> _The problem_: Reproduce the records below line for line with no changes, leaving out the pictures.

◇ ◇ ◇ ◇ ◇ ◇ ◇

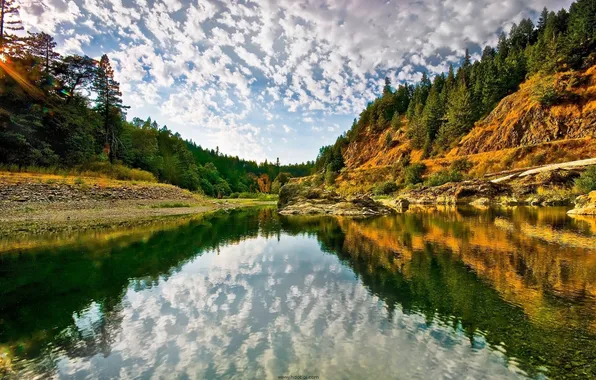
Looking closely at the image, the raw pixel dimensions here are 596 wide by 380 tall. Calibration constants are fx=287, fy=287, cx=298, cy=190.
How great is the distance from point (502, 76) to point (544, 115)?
2888 cm

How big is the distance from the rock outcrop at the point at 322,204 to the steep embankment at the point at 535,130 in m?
40.0

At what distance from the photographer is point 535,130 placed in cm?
6650

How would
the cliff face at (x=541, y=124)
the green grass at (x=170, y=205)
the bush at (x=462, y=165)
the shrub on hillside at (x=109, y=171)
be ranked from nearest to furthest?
the green grass at (x=170, y=205)
the shrub on hillside at (x=109, y=171)
the cliff face at (x=541, y=124)
the bush at (x=462, y=165)

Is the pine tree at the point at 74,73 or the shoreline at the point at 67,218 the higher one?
the pine tree at the point at 74,73

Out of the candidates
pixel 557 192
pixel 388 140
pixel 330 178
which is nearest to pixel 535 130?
pixel 557 192

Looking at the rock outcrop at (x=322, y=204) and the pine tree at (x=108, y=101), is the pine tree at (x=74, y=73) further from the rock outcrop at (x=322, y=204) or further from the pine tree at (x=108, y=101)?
the rock outcrop at (x=322, y=204)

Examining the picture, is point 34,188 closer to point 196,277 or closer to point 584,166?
point 196,277

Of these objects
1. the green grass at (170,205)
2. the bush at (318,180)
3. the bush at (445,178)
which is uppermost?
the bush at (318,180)

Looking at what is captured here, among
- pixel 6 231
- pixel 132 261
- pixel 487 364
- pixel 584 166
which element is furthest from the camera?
pixel 584 166

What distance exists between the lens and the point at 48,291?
8.39 metres

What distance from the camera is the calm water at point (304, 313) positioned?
468 cm

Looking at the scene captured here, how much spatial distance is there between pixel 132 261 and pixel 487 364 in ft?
40.7

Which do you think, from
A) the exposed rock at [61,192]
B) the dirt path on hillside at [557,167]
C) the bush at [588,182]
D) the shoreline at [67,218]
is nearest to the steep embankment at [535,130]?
the dirt path on hillside at [557,167]

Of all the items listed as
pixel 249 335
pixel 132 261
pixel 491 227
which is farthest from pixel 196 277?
pixel 491 227
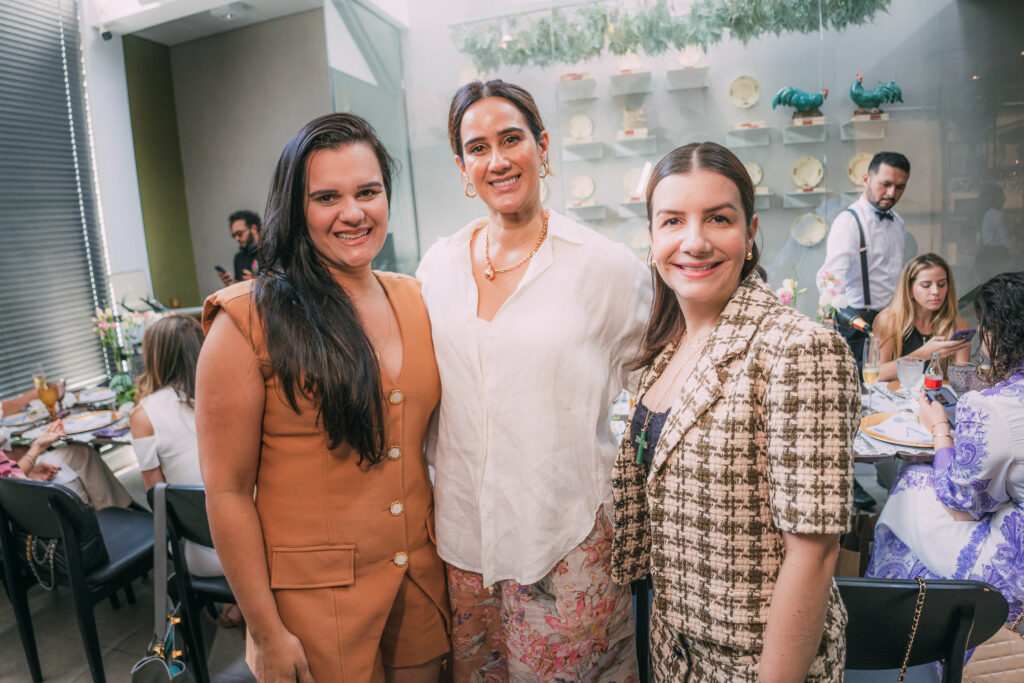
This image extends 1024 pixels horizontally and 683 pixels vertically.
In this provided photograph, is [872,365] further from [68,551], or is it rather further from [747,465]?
[68,551]

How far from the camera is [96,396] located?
378 centimetres

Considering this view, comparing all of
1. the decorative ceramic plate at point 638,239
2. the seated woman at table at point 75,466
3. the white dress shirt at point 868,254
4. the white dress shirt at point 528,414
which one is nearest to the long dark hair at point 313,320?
the white dress shirt at point 528,414

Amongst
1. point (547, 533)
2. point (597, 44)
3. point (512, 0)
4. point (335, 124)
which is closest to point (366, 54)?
point (512, 0)

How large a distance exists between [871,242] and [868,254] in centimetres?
8

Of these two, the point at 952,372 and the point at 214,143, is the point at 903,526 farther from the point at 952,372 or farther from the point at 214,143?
the point at 214,143

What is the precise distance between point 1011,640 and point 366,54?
5738mm

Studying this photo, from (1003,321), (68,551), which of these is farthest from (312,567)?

◇ ◇ ◇ ◇ ◇ ◇ ◇

> _Output_:
Looking closely at the image, the raw pixel dimensions here are 596 wide by 380 tall. Calibration constants are fx=287, fy=287, cx=298, cy=190.
How great is the distance from point (502, 76) to point (544, 115)?
2888 cm

How big is the distance from the rock outcrop at the point at 322,204 to the steep embankment at the point at 535,130 in m?
40.0

At what distance from the photographer is point 535,130 placed in cm?
6650

How would
the cliff face at (x=541, y=124)
the green grass at (x=170, y=205)
the bush at (x=462, y=165)
the shrub on hillside at (x=109, y=171)
be ranked from nearest to furthest?
the green grass at (x=170, y=205)
the shrub on hillside at (x=109, y=171)
the cliff face at (x=541, y=124)
the bush at (x=462, y=165)

Is the pine tree at the point at 74,73 or the shoreline at the point at 67,218 the higher one?
the pine tree at the point at 74,73

Out of the candidates
pixel 557 192
pixel 388 140
pixel 330 178
which is nearest to pixel 535 130?
pixel 557 192

Looking at the rock outcrop at (x=322, y=204) and the pine tree at (x=108, y=101), is the pine tree at (x=74, y=73) further from the rock outcrop at (x=322, y=204) or further from the pine tree at (x=108, y=101)?
the rock outcrop at (x=322, y=204)

Examining the picture, is point 34,188 closer to point 196,277 or closer to point 584,166?
point 196,277

Of these objects
1. the green grass at (170,205)
2. the bush at (318,180)
3. the bush at (445,178)
which is uppermost?
the bush at (318,180)

Looking at what is captured here, among
- pixel 6 231
- pixel 132 261
- pixel 487 364
- pixel 584 166
which element is furthest from the camera?
pixel 584 166

What distance exists between the lens and the point at 48,291?
8.39 metres

What distance from the camera is the calm water at point (304, 313) positioned?
468 cm

Looking at the scene captured here, how much spatial distance is there between pixel 132 261 and pixel 487 364 in ft?
40.7

Which do you think, from
A) the exposed rock at [61,192]
B) the dirt path on hillside at [557,167]
C) the bush at [588,182]
D) the shoreline at [67,218]
is nearest to the steep embankment at [535,130]?
the dirt path on hillside at [557,167]

Of all the items listed as
pixel 249 335
pixel 132 261
pixel 491 227
which is farthest from pixel 196 277?
pixel 491 227
This image extends 1024 pixels horizontally and 683 pixels vertically.
In this provided photograph, is [872,365] further from [68,551], or is it rather further from [747,465]?
[68,551]

How far from the camera is [96,396] located?
378 centimetres

Considering this view, comparing all of
1. the decorative ceramic plate at point 638,239
2. the seated woman at table at point 75,466
3. the white dress shirt at point 868,254
4. the white dress shirt at point 528,414
which one is nearest to the long dark hair at point 313,320?
the white dress shirt at point 528,414

Amongst
1. point (547, 533)
2. point (597, 44)
3. point (512, 0)
4. point (335, 124)
which is closest to point (366, 54)?
point (512, 0)

How large a distance exists between [871,242] and [868,254] in centimetres?
8

Of these two, the point at 952,372 and the point at 214,143, is the point at 903,526 farther from the point at 952,372 or farther from the point at 214,143?
the point at 214,143

What is the precise distance between point 1011,640 and point 366,54?
5738mm

Studying this photo, from (1003,321), (68,551), which of these is farthest from (312,567)?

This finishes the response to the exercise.